Ralser, M. et al. Dynamic re-routing of carbohydrate flux is important for combating oxidative stress. J. Biol. 6, 10 (2007).


Kuehne, A. et al. Acute activation of the pentose phosphate oxidative pathway as a first-line response to oxidative stress in human pores and skin cells. Mol. Cell 59, 359-371 (2015).


Mima, S. et al. Identification of the TPO1 gene in yeast and its human orthologue TETRAN, liable for resistance to NSAIDs. FEBS Lett. 581, 1457-1463 (2007).


Albertsen, M., Bellahn, I., Krämer, R. and Waffenschmidt, S. Location and performance of the yeast a number of transporter Tpo1p. J. Biol. Chem. 278, 12820-12285 (2003).


Uemura, T., Tachihara Okay., Tomitori H., Kashiwagi Okay. and Okay. Traits of TPO1 polyamine transporter and regulation of its exercise and its mobile localization by phosphorylation. J. Biol. Chem. 280, 9646-9652 (2005).


Krüger, A. et al. The Tpo1 mediated spermine and spermidine export controls the cell cycle time and multiplies by a number of occasions the expression of the antioxidant protein in the course of the oxidative stress response. EMBO Rep. 14, 1113-1119 (2013).
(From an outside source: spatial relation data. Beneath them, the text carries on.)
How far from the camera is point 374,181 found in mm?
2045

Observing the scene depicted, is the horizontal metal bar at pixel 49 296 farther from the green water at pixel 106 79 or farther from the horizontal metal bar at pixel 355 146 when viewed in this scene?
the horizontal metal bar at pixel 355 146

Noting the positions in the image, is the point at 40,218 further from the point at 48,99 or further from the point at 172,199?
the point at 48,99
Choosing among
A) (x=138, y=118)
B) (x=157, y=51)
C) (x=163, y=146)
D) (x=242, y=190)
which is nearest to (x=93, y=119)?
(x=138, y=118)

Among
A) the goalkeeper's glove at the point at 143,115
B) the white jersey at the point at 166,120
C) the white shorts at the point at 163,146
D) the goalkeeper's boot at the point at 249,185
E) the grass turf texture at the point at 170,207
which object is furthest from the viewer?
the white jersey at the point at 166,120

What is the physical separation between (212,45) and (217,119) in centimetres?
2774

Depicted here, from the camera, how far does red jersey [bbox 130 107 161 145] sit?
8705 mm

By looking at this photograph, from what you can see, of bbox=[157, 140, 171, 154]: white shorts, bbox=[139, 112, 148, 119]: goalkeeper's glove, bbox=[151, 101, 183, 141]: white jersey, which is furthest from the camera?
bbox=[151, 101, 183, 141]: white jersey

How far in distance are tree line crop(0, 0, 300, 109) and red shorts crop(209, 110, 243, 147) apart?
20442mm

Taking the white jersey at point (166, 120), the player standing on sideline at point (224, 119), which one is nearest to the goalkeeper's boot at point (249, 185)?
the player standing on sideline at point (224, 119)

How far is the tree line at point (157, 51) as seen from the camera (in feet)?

Ludwig, C. et al. SWATH-MS primarily based on impartial information acquisition for quantitative proteomics: a tutorial. Mol. Syst. Biol. 14, e8126 (2018).


Tomar, P.C., Lakra, N. & Mishra, S.N. Cadaverine. Conduct of the sign of the plant eight, 10 (2013).


Yamamoto, Y., Miwa, Y., Miyoshi, Okay., Furuyama, J. and Ohmori, H. The Escherichia coli ldcC gene encodes one other lysine decarboxylase, most likely a constitutive enzyme. Genes Genet. Syst. 72, 167-172 (1997).


Igarashi, Okay. et al. Formation of a compensatory polyamine by mutants requiring an Escherichia coli polyamine throughout development within the absence of polyamines. J. Bacteriol. 166, 128-134 (1986).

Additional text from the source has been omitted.